The Consensus Panel makes the following recommendations about how the agency can support the counselor:

  • Provide a sense of mission.
  • Provide (or facilitate) ongoing clinical supervision--if possible, by someone with a specialty in the area of child abuse and neglect.
  • Provide trauma training to the counselors that standardizes the procedures for handling trauma cases.
  • Empower staff members by encouraging them to share their ideas on improving the program and incorporating, as appropriate, those ideas that enhance the stated mission of the agency.
  • Support staff members in their efforts to stay within the limitations of their roles so that they do not take on responsibilities likely to lead to burnout.
  • Support staff members in their efforts to keep caseloads at manageable levels and, at the same time, work to educate managed care about the drawback of limiting the length or intensity of services.
  • Model the supportive role that the agency wants the counselors to have with their clients.
  • Allow counselors unstructured time to talk to each other to give and receive support.

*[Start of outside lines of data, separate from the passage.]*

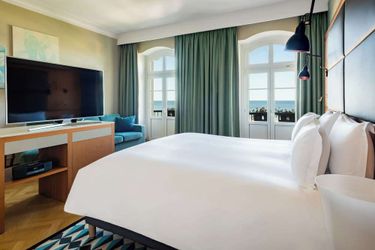 Hotel Sofitel Grand Sopot Sopot: Photo 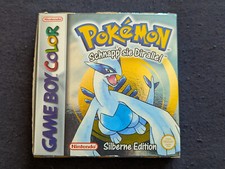pokemon gameboy gebraucht kaufen pokemon gameboy gebraucht kaufen Herzberg am Harz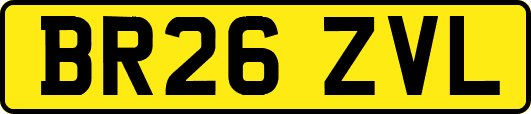 BR26ZVL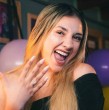 La Carlita de TikTok invitó a sus mejores amigas a un encuentro especial, donde, entre lágrimas, les expresó por qué las eligió como sus damas de honor en su matrimonio con Matt Hunter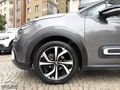 C3 1.2 SHİNE Ç.RENK KAMERA/DERİ/EKRAN/KATLANIR BOYASIZ KM:9.000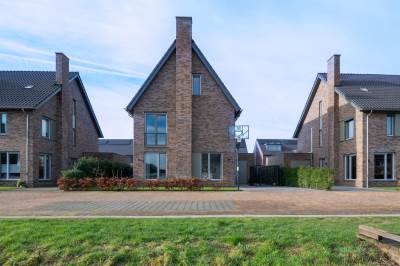 Woning Lavinia Fontanahof 7 Lent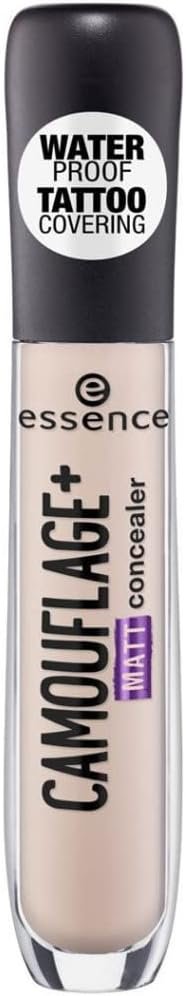 Camouflage+ Matt Concealer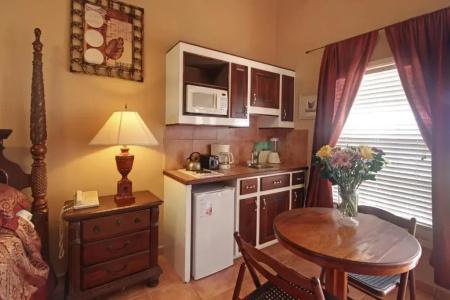 Mary's Boon Beach Plantation Resort & Spa - 108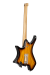 Strandberg Boden Classic NX 6 Tremolo Deluxe Tobacco Burst Фото 11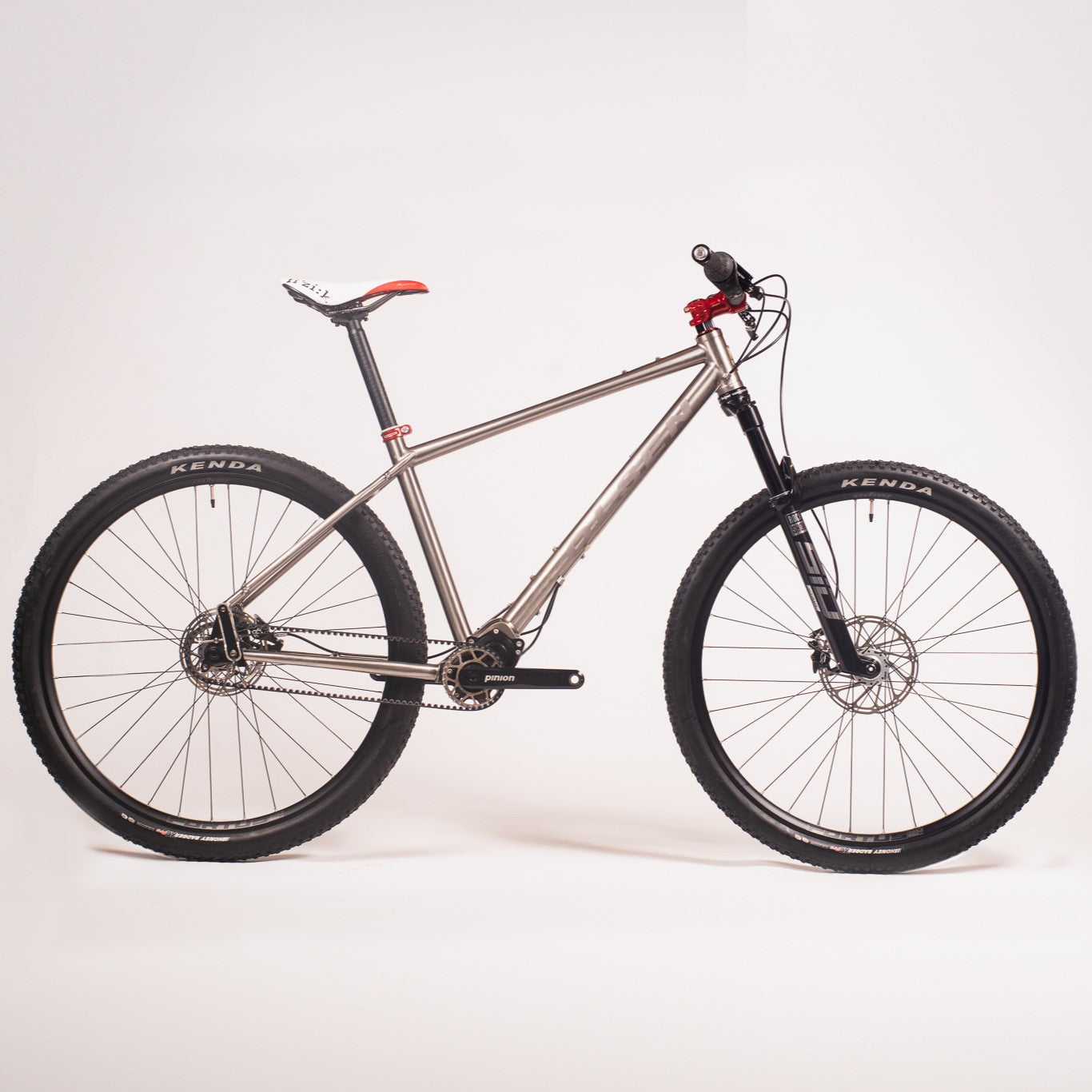 pinion gravel bikes Lamb -G1.12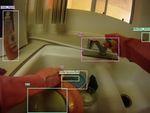 Detecting Activities of Daily Living in First-person Camera Views
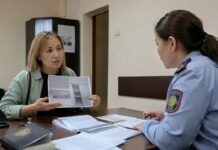 Кухня с трещинами на миллион: как карагандинка решила проблемы, связанные с некачественной мебелью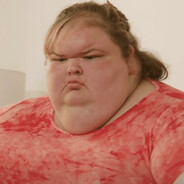 Tammy Slaton (Fat Version)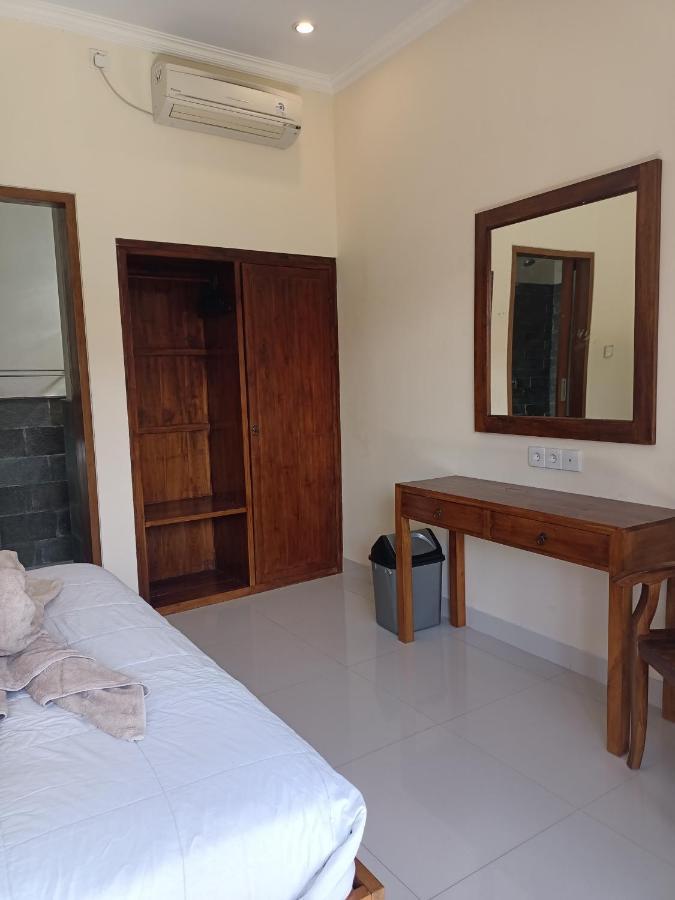Diary Home Stay Ubud Esterno foto
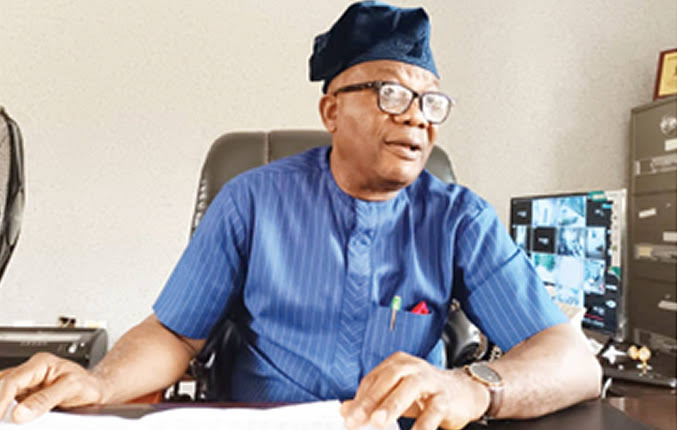 ijalaye olaniyi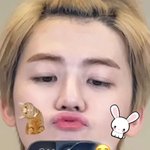 [NCT드림] 메이크업 받고 지우고 팩하고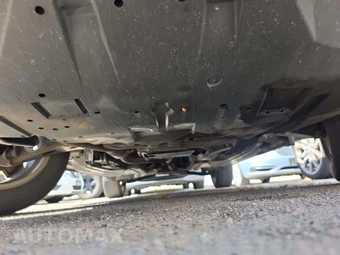 2015 Subaru Forester 2.5i Premium – miniatura 20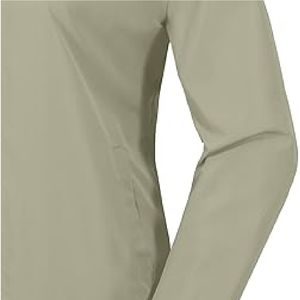 Chaqueta de nailon ligera informal inteligente de alta calidad, chaqueta impermeable para exteriores - Product Image 5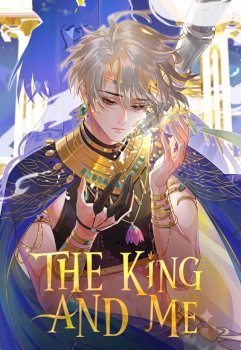 See You, My King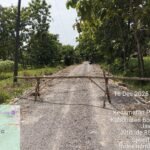 Diduga Banyak Penyimpangan, Proyek Cor Rigid Jalan di Desa Donan Bojonegoro Disorot*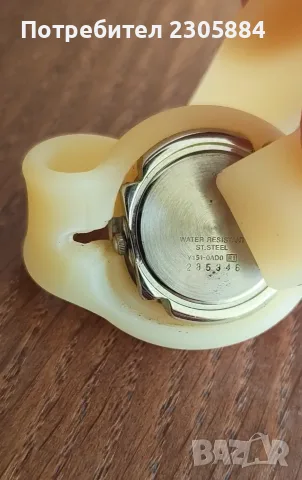 Mandarina duck дамски ръчен часовник , снимка 4 - Дамски - 56432040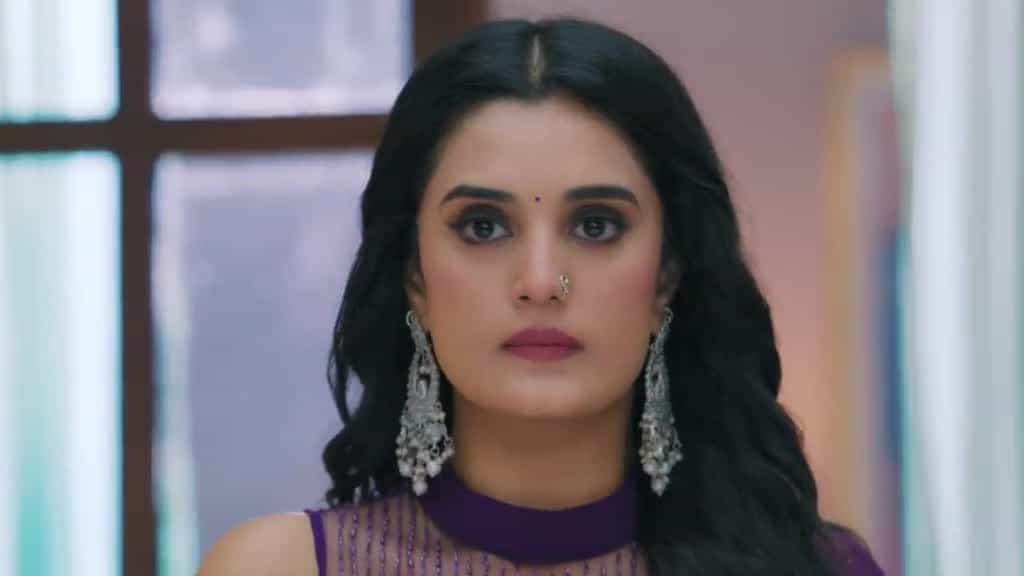 Jaane Anjaane Hum Mile - Episode 321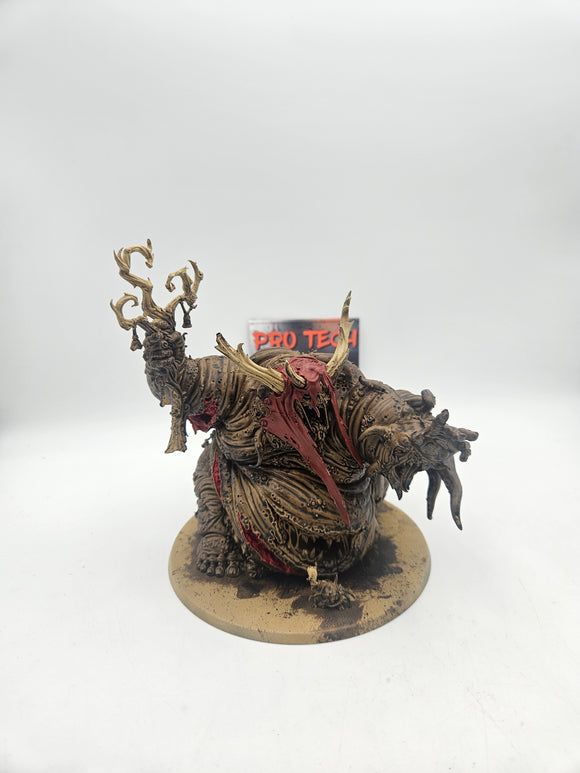 Nurgle - Rotigus - #29309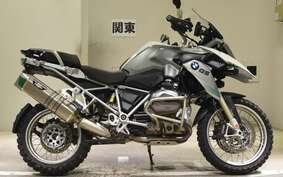 BMW R1200GS 2014 0A01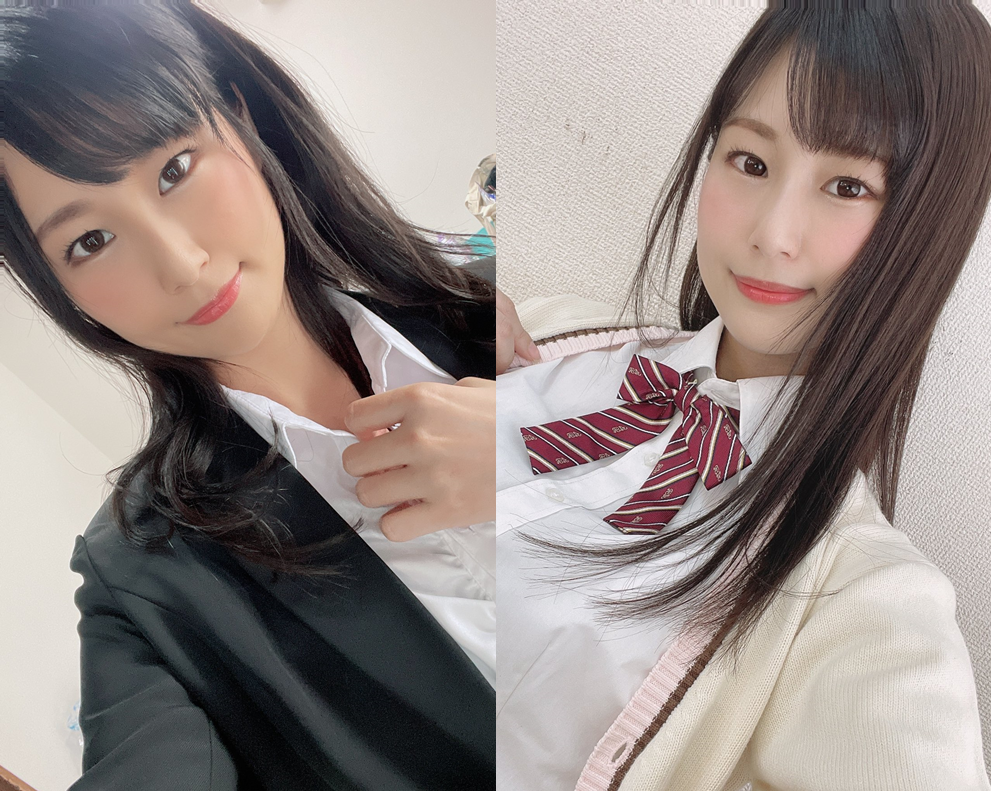 日本AV女優堀內未果子暴露AV產業的慘況。(翻攝堀內未果子的推特)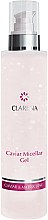 Икорный мицеллярный гель - Clarena Caviar Micellar Gel  — фото N1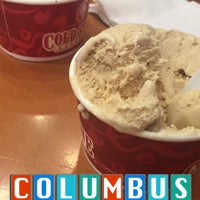 Photo taken at Cold Stone Creamery by Jessica C. on 1/29/2016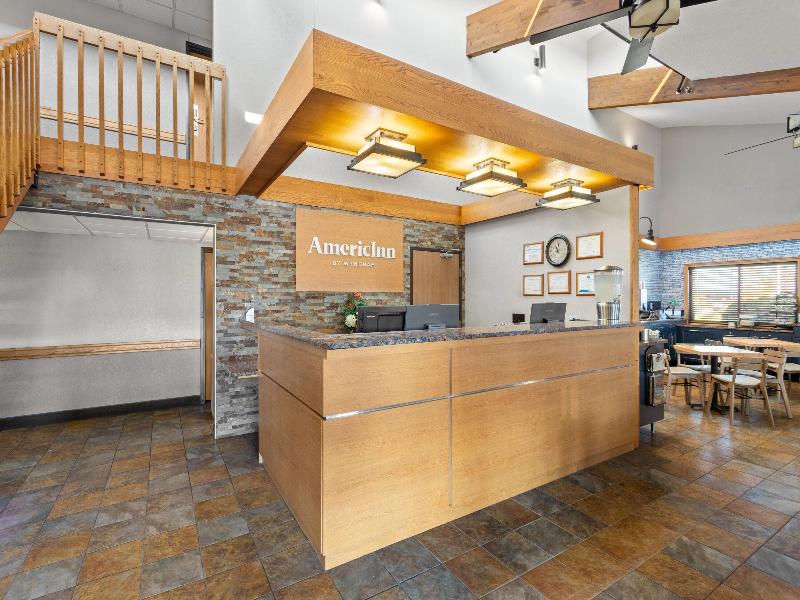 Americinn By Wyndham Roseau image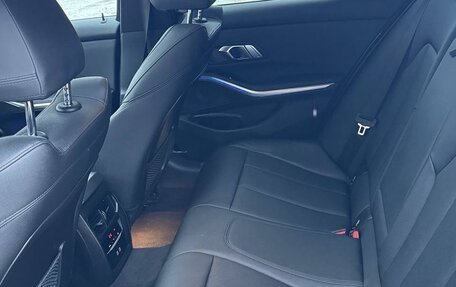 BMW 3 серия, 2021 год, 3 500 000 рублей, 6 фотография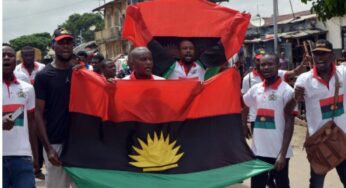 Latest Biafra News, IPOB News, Nnamdi Kanu News Today, 15th November 2022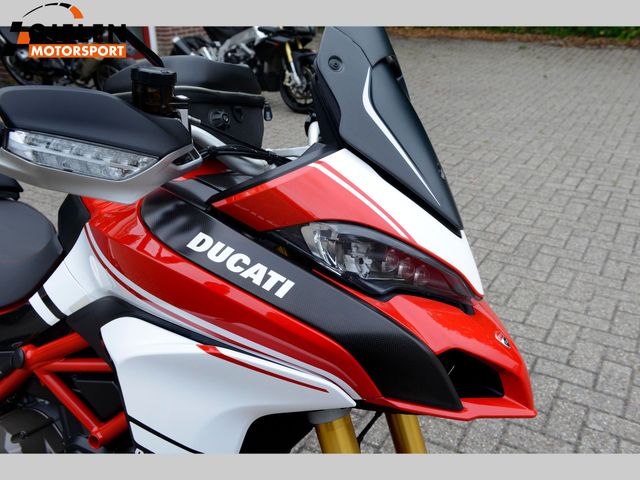 ducati - multistrada-1200-s-pikes-peak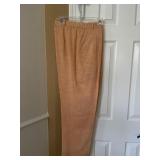 Blue Ice Slacks Sz 6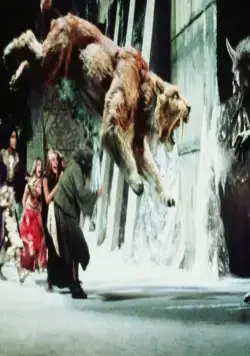 Синбад и Глаз Тигра (1977) в хорошем качестве через торрент Синбад и Глаз Тигра (1977) фильм в хорошем качестве через торрент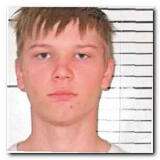 Offender Caleb Daniel Shaffer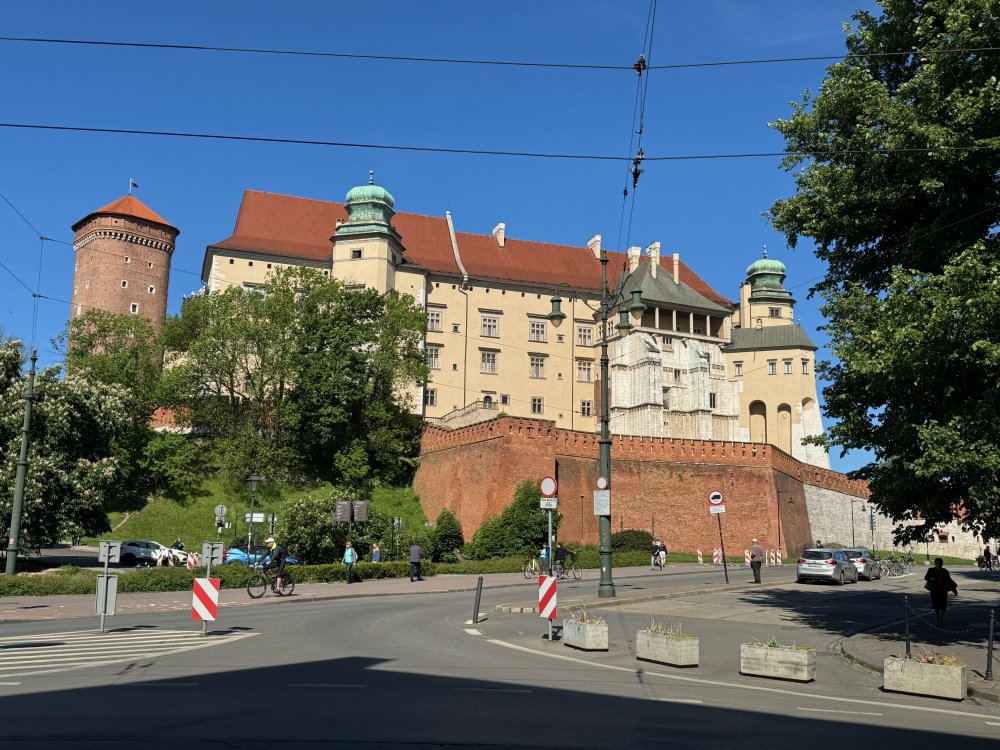 Krakow
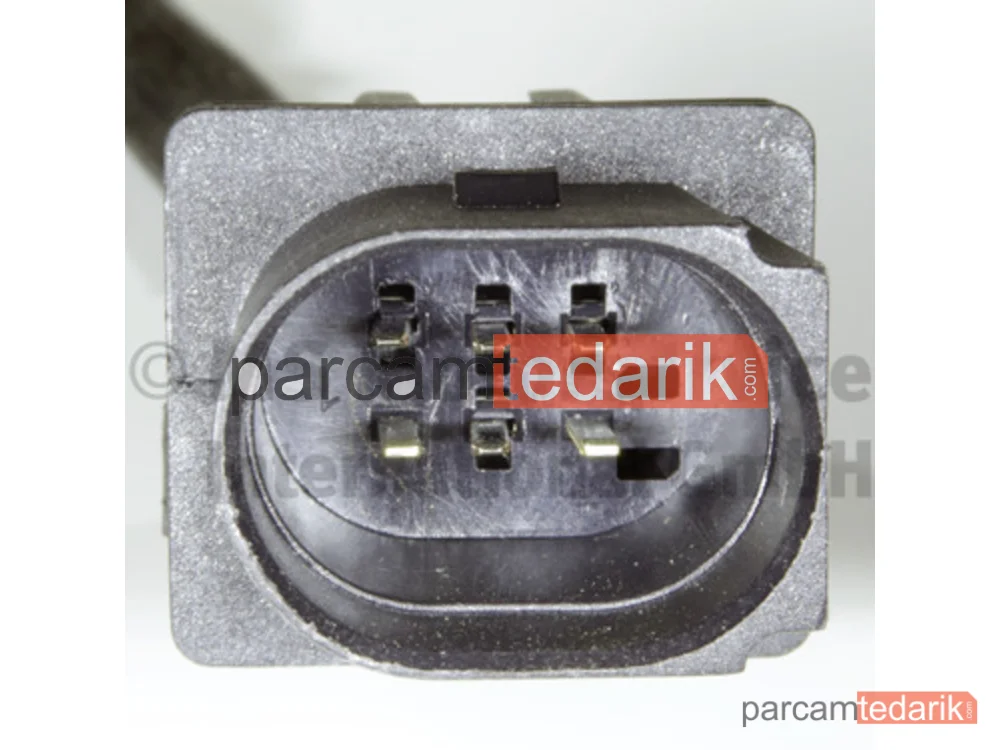 705271850 | Lambda (Oksijen) Sensörü — VW Passat B6, VW Passat B6 Variant, VW Jetta III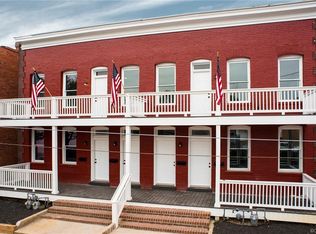 3305 E Marshall St, Richmond, VA 23223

  • Train staff on such topics as new assessment tools, research findings, suicide intervention, crisis and nonviolent management of assaultive behavior, and liability issues related to abuse and false memory accusations.
  • Bring in an outside professional occasionally to hold a group session with the staff (this can encourage staff members who have been holding in or minimizing the impact of their work on themselves to open up).
  • Recognize and reward the work of the staff on a regular basis (e.g., award ceremonies to recognize ongoing and special contributions).
  • Hold regular social events (e.g., picnics, softball games).

If staff members are given opportunities to grow, they will stay motivated and will be less likely to burn out. The agency can provide ongoing training to increase counselors' expertise in specific areas, such as preventing relapse and dealing with stress. It is important to solicit input from staff members on what issues are compelling to them--asking, for example, what they perceive to be the sources of their burnout, then get their recommendations regarding how to address it most effectively; they are often the best resources in this situation. Administrators also need to be familiar with managed care guidelines and other funding streams to ensure adequate income for the agency to support the treatment staff and the services it provides. The process of involving staff members in resolving the problem may help to empower them--which, in and of itself, can be a corrective measure. A flexible organizational structure that encourages an atmosphere of mutual purpose can help reduce turnover rates, increase staff morale, and contribute to a program's total effectiveness.